Let's stop blame game and admit security failures

There is little doubt that the Jubilee government has failed in the war against terror, and on security generally. There is no need to sugar-coat the dismal performance of the Uhuru regime in safeguarding Kenyans’ lives.

In just under a year, over 400 people have been butchered by Al Shabaab terrorists in circumstances that exposed the appalling security command structure and lack of leadership. To add salt to injury, the President often reiterates his confidence in his officers under whose watch Kenyans were slaughtered. To date, no officer has been charged for functional negligence or dereliction of duty that led to these atrocities.

There is official lethargy among the ranks, and a shocking evidence of systemic dysfunctional structure that lacks responsiveness. For instance, a specific Garissa attack intelligence, providing time and place of the attack, was reportedly provided in writing to the country’s security team but ignored.

The President has not acted on any of them. Neither has he acted on those officials culpable for Mandera quarry and bus attacks, and Mpeketoni. In fact, they were retained in their positions, itself an expression of confidence. Sloppiness and inefficient, ineffective performance is apparently rewarded, and officers often get away with a slap on the wrist at most.

But even more disappointing is the cavalier attitude of the MPs who trivialise terrorism by blaming it on the political leaders. No amount of coercion, sideshows and threats by MPs will derail our efforts to combat terrorists. We hold no brief for anyone and have no obligation to satisfy any party on our efforts.

Our region has been hit severely by the attacks and has literary grounded to a halt in every sphere. Yet, none of them has found it fit to offer appropriate interventions to help the region. In deed, most Kenyans they represent insist public servants should quit the area, and leave the residents to decide their fate.

Neither Majority Leader Aden Duale nor any other leader in NEP will bear the blame for the massacres, any more than other MPs will.
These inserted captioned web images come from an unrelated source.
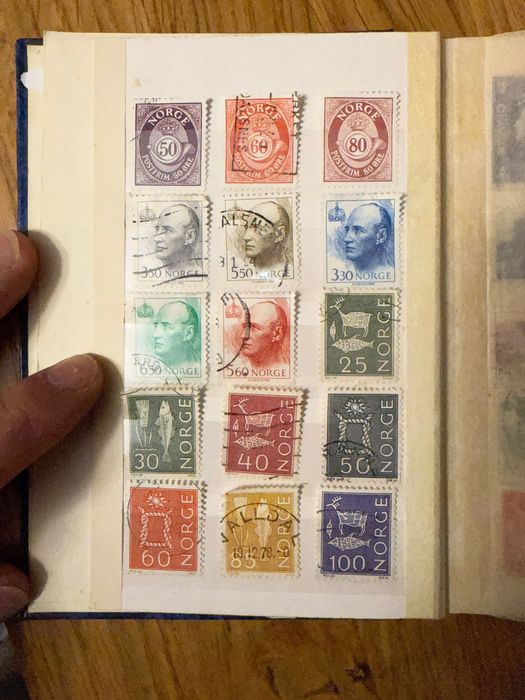 Colecție de timbre poștale norvegiene | 1930–1980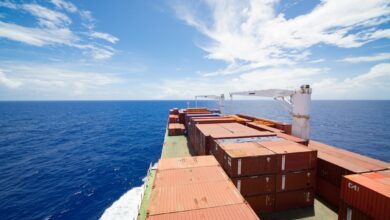 Photo Container ship
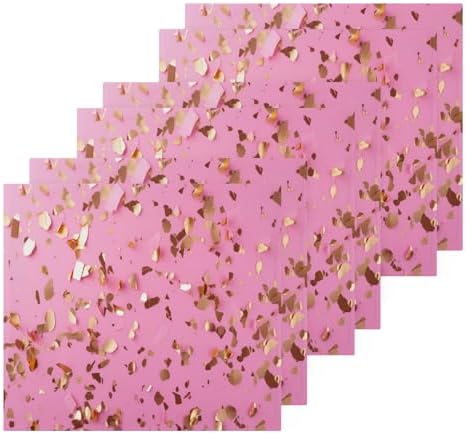 Rose Gold Fireworks Washcloth Set Soft Reusable Absorbent 12x12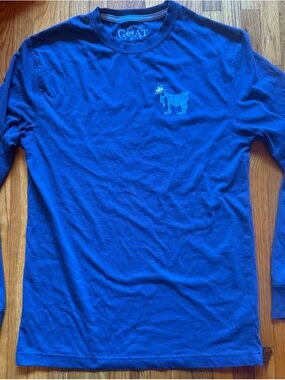 Adult Long-Sleeve GOAT Graphic Tee - Blue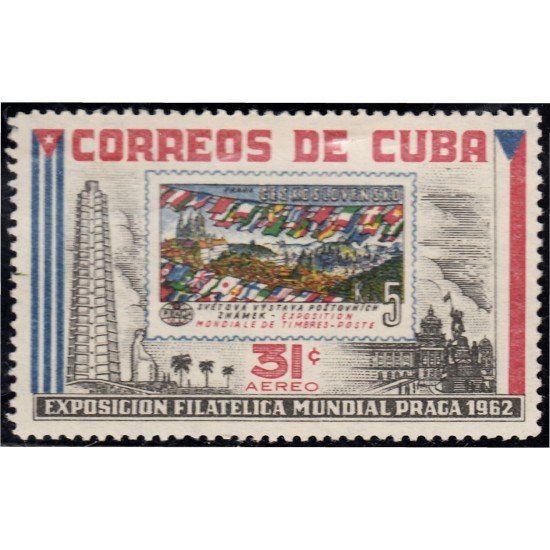 VAR2/S Cuba A- 243 1962 Exposición Filatélica Mundial en Praga 1962 MNH VAR2/S Cuba A- 243 1962 Exposición Filatélica Mundial en Praga 1962 MNH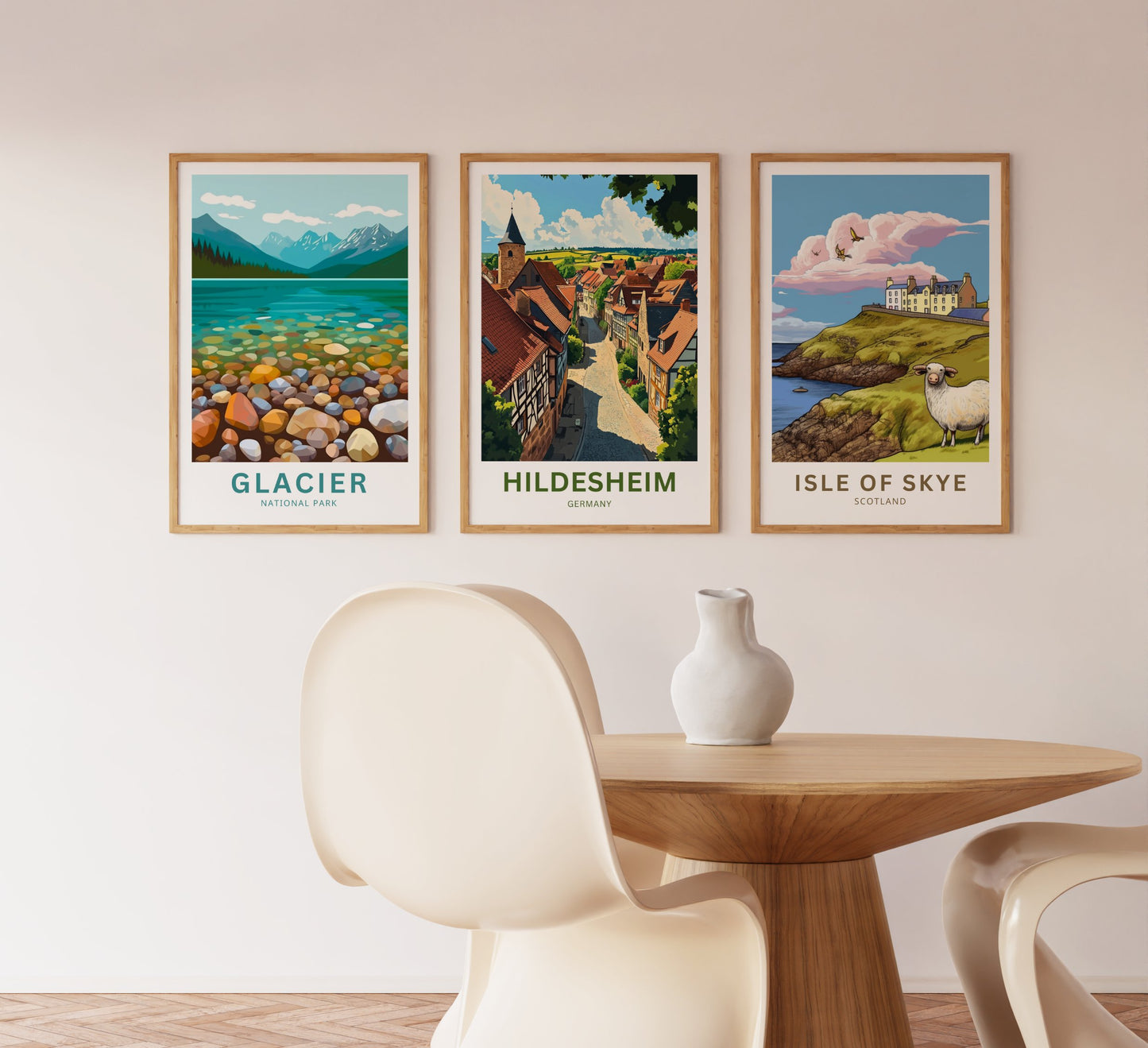 Hildesheim Travel Poster- Germany Where History Lives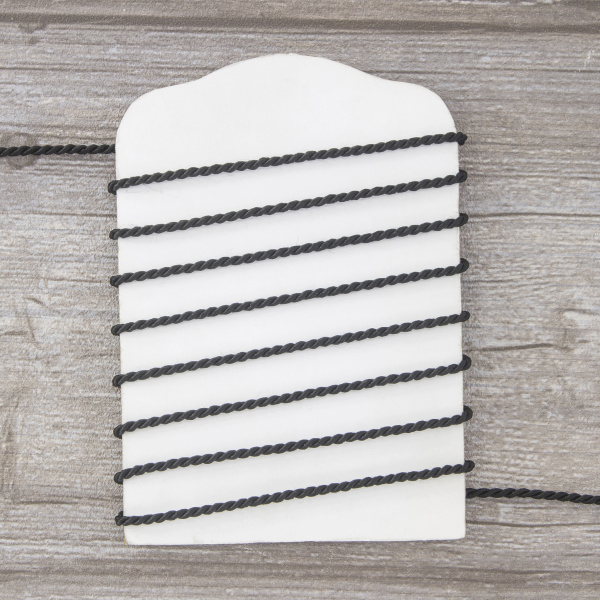 Шнур витой PEGA, черный, 2,8 мм. Арт 845213628A7001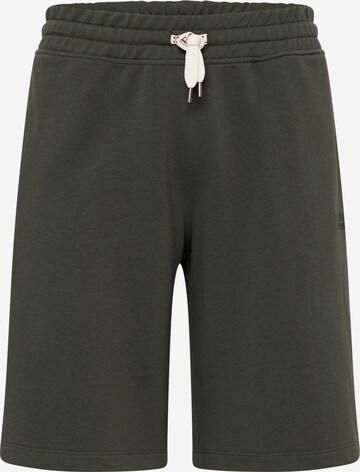 GUESS Kalhoty 'CLOVIS' – zelená: přední strana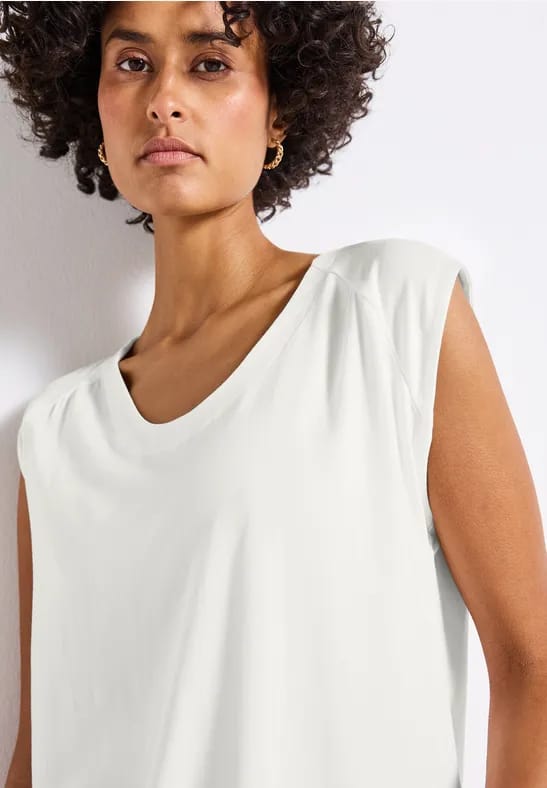 Shirt van jersey met elastische zoom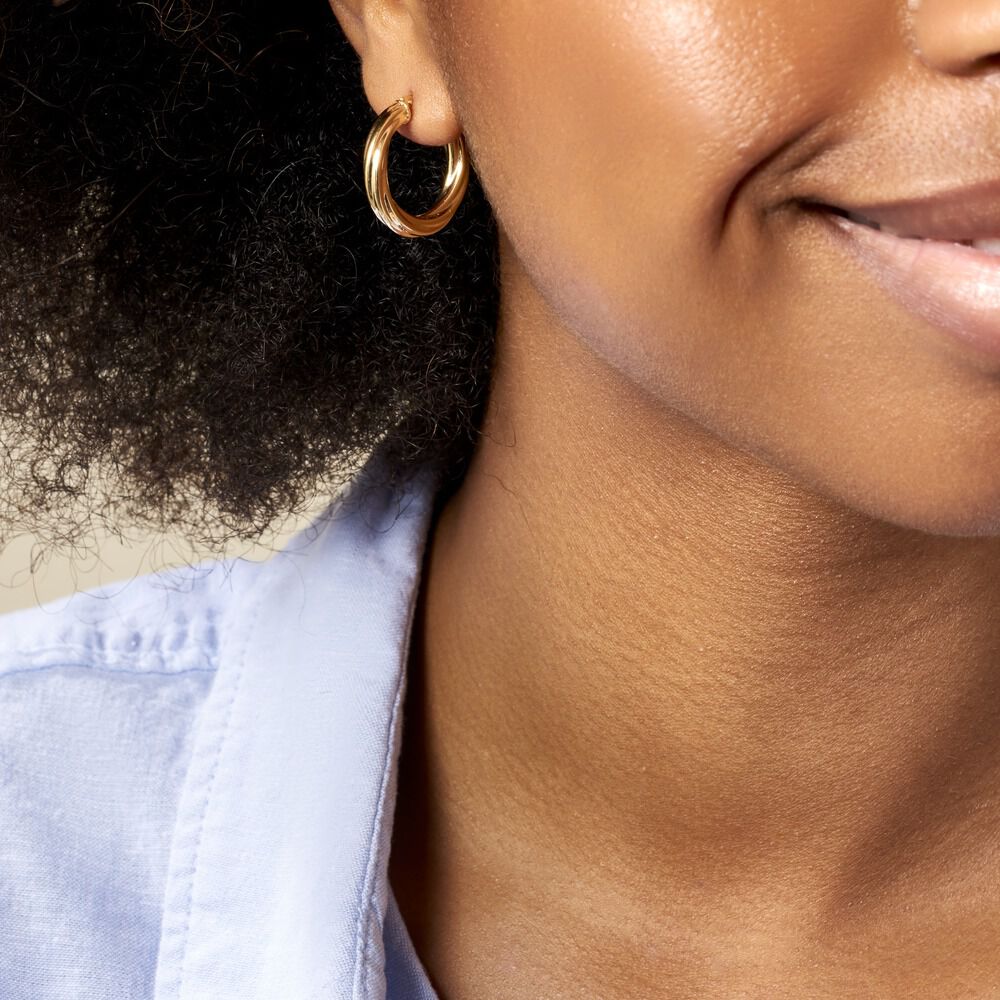 Créoles Yori Or Jaune - Créoles Femme | Marc Orian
Three of the four terrorists in the university attack were from Western Kenya and Mombasa.

Two of the Mandera quarry attacks masterminds were from upcountry too. Are leaders from any of these counties from which these criminals hail culpable for the crime? And perhaps leaders from every county should compile a list of youths from their communities who have joined Al Shabaab.

Why not? Al Shabaab reportedly has membership from most communities in the country, according to police. I am not obliged to furnish the police with a purported list of terrorists, any more than a Sakaja or a Kabando has to.

At the height of the Mungiki crisis, an MP from Central Kenya stated in Parliament that all of them took an oath administered by the dreaded sect. No political leader from the area was held politically culpable for Mungiki. In 2007, more than a thousand Kenyans were killed in the post-election violence; was any leader held culpable in this country? We are not terrorists or their sympathisers.

We won’t accept the tag either simply because our counties have become the playground for these terrorists, courtesy of a dysfunctional security system. In every town in the region, the public cry is the same – we have a rotten, corrupt system that has nearly abdicated its mandate to offer security to residents.

Militarising the Internal Security leadership will not solve the situation for as long as we continue to reward failure and pursue collective guilt of a community that has borne the brunt of the war since our misadventure in Somalia began.